This question follows closely this paper .
I'm trying to fully understand how Ordered Target Statistics (TS) (for CatBoost) works. E.g. the CatBoost algorithm uses this method to group categorical features through estimatation of numerical values $\hat{x}_{k}^{i} \approx \mathbb{E}\left(y \mid x^{i}=x_{k}^{i}\right)$ instead of one-hot-encode them.
Since this estimate can be noisy for low-frequency categories, one can smooth it by some prior p so that :
$\hat{x}_{k}^{i}=\frac{\sum_{j=1}^{n} \mathbb{1}_{\left\{x_{j}^{i}=x_{k}^{i}\right\}} \cdot y_{j}+a p}{\sum_{j=1}^{n} \mathbb{1}_{\left\{x_{j}^{i}=x_{k}^{i}\right\}}+a}$ where $a>0$ is some parameter.

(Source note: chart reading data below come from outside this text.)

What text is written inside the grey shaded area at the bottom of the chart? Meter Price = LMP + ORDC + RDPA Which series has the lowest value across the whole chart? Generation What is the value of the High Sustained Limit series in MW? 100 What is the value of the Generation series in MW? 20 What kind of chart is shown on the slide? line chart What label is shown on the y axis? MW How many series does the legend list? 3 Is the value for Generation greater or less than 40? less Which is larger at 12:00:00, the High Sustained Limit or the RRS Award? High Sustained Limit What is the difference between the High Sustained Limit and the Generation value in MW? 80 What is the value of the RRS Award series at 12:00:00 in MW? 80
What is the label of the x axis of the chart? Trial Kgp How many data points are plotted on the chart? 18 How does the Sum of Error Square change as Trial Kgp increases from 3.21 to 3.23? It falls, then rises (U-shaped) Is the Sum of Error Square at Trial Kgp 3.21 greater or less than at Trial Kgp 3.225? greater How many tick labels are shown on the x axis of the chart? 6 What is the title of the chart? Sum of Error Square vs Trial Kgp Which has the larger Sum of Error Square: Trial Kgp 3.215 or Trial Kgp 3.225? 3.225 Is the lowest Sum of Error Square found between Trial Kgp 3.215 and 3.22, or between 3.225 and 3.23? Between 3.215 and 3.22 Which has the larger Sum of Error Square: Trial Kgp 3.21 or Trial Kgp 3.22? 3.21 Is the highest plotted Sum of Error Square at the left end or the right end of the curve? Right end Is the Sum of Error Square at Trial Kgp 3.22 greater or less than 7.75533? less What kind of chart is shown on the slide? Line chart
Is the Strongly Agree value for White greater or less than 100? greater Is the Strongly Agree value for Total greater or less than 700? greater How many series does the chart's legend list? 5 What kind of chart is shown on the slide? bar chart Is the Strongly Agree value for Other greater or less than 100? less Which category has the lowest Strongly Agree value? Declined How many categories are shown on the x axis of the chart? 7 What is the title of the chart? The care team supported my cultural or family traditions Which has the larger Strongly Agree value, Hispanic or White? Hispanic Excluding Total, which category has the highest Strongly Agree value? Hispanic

Now, one uses the ordering principle which translates to me to order the (whole) data set $\mathcal{D}$ or some subsets of the dataset $\mathcal{D}_k$ given some ordering function. I anticipate that the ordering function in the CatBoost algorithm is the artificial "time" which they define as a random permutation $\sigma$ of the training examples. Then, for each example they use all the available "history".
What is meant by "history" in this method?
My best guess would be the following. In each step a random permutation is applied to $\mathcal{D}$. Afterwards $\mathcal{D}$ is split into training and test examples. Then the test examples were expanded with all the training examples of the past steps.